Workers stage 3-hour island-wide strike in Cyprus to demand pay raises

AP , Thursday 26 Jan 2023

Thousands of workers in Cyprus, including government employees, teachers, and builders walked off the job Thursday for an island-wide, three-hour work stoppage to protest what they claim is employers' backpedaling on a deal for inflation-linked pay increases.

Protests Cyprus
Public and private sector employees take part in a demonstration in front of the Finance Ministry in the Cypriot capital Nicosia on January 26, 2023. AFP


Some 14 trade unions representing a diverse range of workers from bus drivers to airport staff responded to a call by union bosses to stage the brief strike as a warning to employers and government mediators that they won't accept any rollbacks on what they say they're lawfully entitled to.

Hundreds of workers gathered in the capital, Nicosia, to march on the Labor Ministry demanding higher pay.

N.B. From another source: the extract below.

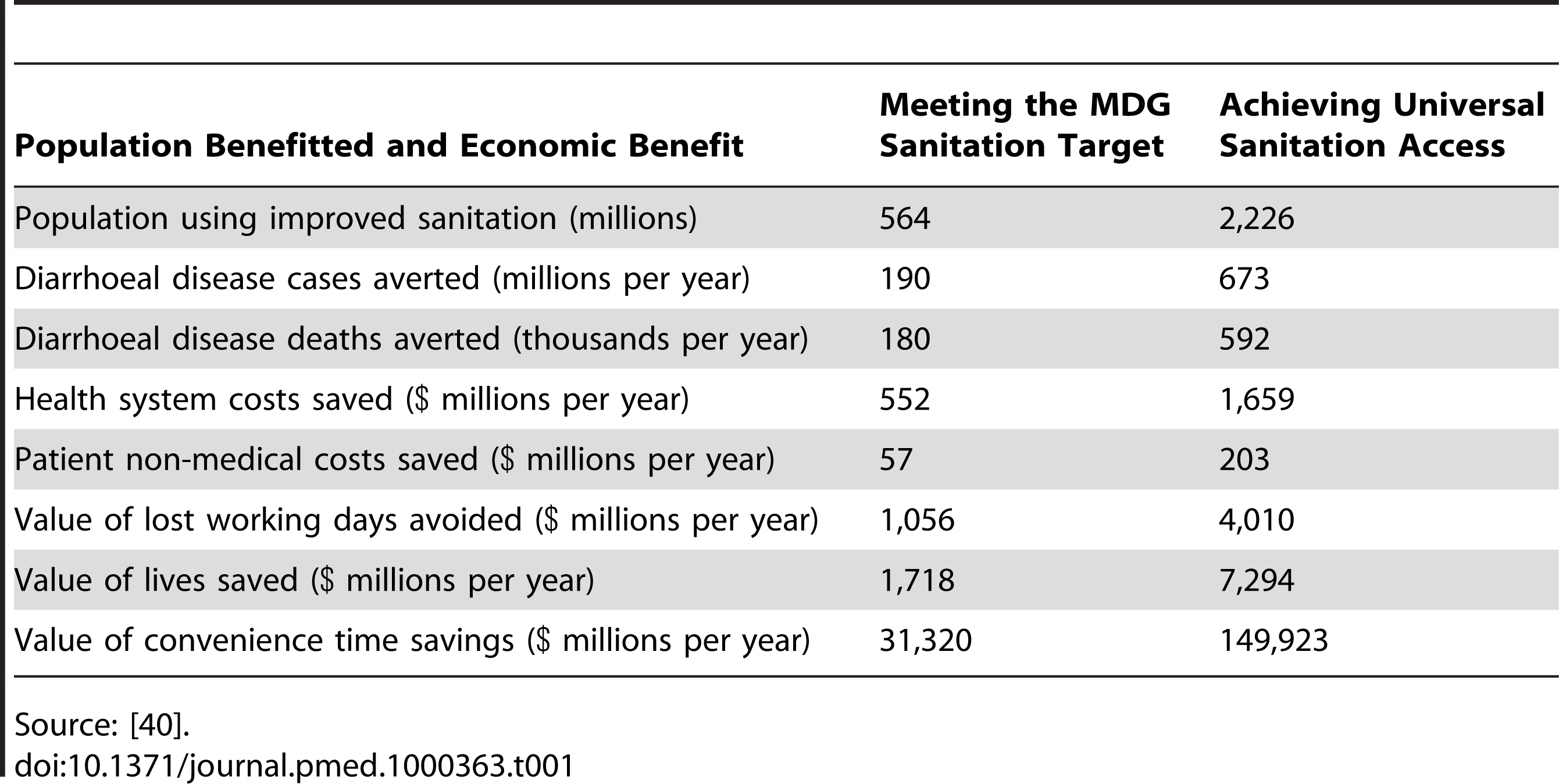 Economic benefits resulting from meeting the MDG sanitation target and from achieving universal sanitation access.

Some 22 flights in and out of the island's two airports shuttling 4,000 passengers will be affected by the strike. Airport operator Hermes says most flights have been rescheduled around the work stoppage.

According to Labor Minister Kyriakos Koushos, the chasm between employers and unions representing workers is too wide for the outgoing government to broach before elections next month. The labor unrest will be a priority for the next administration that will take over in March.

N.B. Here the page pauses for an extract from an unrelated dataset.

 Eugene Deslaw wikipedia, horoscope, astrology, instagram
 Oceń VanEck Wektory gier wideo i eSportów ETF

The dispute revolves around the longstanding Cost of Living Adjustment granting workers pay raises intended to offset inflation. The deal was suspended following a 2013 financial crisis that brought the island to the brink of bankruptcy.

Employers and trade unions agreed in 2017 to eventually reinstate the deal in full, but starting at only half of pre-2013 levels determined by indicators measuring economic output.

Trade union bosses accuse employers of balking on the 2017 agreement, saying that workers are now trying to cope with high inflation that has cut deep into workers' purchasing power, just as profits for businesses have grown.

Cyprus Employers & Industrialists Federation Chief Michalis Antoniou said employers are willing to hash out a deal that would increase salaries, but one that wouldn't undercut the competitiveness of business. He said only about a fifth to a quarter of private-sector workers are entitled to a raise under the Cost of Living Adjustment.

Andreas Matsas, general secretary of the Cyprus Workers' Confederation trade union told private TV channel Alfa that businesses can well afford the salary hikes amid increased profits.